The next chapter
By Nathan Rice
My heart was heavy as I examined the toys and games that were spread throughout my living room floor. I placed items to be donated in one area and items to be thrown away in another. I knew these things were no longer needed, but it didn’t make the process of cleaning them out any easier. My volunteer work with kids and youth had been a big part of my life for the last 15 or so years, but the organization I worked for in this area closed. Therefore, this chapter in my life closed as well. Memories flooded my mind, and I knew I was going to miss these times.
It can be difficult when a chapter in life closes or a significant part of life is lost. While it may not be easy, there are some things we can do to help ourselves as we turn the page from one chapter in life to the next.
First, we must realize that it’s OK to mourn the loss of something. Most know the grief process when a loved one is lost, but we don’t often equate the loss of something important to us with a time of grief. We should expect a time of adjustment that may not be easy. It will be different than mourning the loss of a person, but we may experience many of the same emotions. As with all grief, it will be important to go through the process in order to heal and move forward.
Next, we should remain grateful for the good times during that chapter in life. Anyone who has experienced loss knows that part of grief is reflection and being thankful for the time that we were given. While this is, again, different from the loss of a person, we should be grateful for the time we had in the chapter of life that has closed.

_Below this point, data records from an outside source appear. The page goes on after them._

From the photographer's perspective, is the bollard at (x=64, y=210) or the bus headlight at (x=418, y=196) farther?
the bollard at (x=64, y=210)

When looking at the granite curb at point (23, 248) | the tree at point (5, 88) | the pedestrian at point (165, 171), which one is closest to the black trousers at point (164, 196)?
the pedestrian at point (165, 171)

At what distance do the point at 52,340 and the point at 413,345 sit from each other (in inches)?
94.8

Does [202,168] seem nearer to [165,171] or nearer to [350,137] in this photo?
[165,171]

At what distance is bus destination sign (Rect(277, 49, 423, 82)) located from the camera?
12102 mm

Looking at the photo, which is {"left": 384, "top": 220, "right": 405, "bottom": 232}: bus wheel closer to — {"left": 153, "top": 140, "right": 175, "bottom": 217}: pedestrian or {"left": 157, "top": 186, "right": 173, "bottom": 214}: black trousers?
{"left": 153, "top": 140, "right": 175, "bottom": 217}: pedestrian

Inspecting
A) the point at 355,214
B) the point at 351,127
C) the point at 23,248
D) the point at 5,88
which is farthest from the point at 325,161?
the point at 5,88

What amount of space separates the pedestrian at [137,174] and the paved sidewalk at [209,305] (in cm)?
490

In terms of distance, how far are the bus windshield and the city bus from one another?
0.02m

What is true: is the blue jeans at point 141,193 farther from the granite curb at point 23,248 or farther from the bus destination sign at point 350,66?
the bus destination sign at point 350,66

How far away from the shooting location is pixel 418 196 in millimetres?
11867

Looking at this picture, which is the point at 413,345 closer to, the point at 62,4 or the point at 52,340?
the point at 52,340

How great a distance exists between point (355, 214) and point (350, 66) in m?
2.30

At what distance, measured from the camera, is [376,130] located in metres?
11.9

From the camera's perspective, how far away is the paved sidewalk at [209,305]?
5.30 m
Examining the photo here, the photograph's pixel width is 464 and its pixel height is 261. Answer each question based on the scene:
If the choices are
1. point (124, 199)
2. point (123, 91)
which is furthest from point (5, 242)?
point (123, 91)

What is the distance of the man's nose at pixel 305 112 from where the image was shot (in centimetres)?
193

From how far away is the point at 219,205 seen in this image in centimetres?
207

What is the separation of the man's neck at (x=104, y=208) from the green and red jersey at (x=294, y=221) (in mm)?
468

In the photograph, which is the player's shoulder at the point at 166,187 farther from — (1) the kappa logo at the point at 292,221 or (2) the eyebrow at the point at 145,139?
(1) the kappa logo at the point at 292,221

Lastly, we shouldn’t allow the closing of one chapter in life to be the end of our story. Taking time to remember the closed chapter can be healthy and contribute to healing, but we can’t live in a portion of life that has come to an end. Refusing to enter into the next chapter in life stifles what lies ahead and can block another chapter that has the potential to bring good times as well. It’s OK to love and remember a chapter in life, but it’s harmful to stay there once it has closed.
I’m not sure what the title will be for the next chapter in my life. I am unsure if I will be given another opportunity to work with young people in a different format or if the next chapter in my life will look totally different.
When one chapter ends and another begins, let’s be grateful for what we had, mourn what was lost, and move forward into the next phase one step at a time.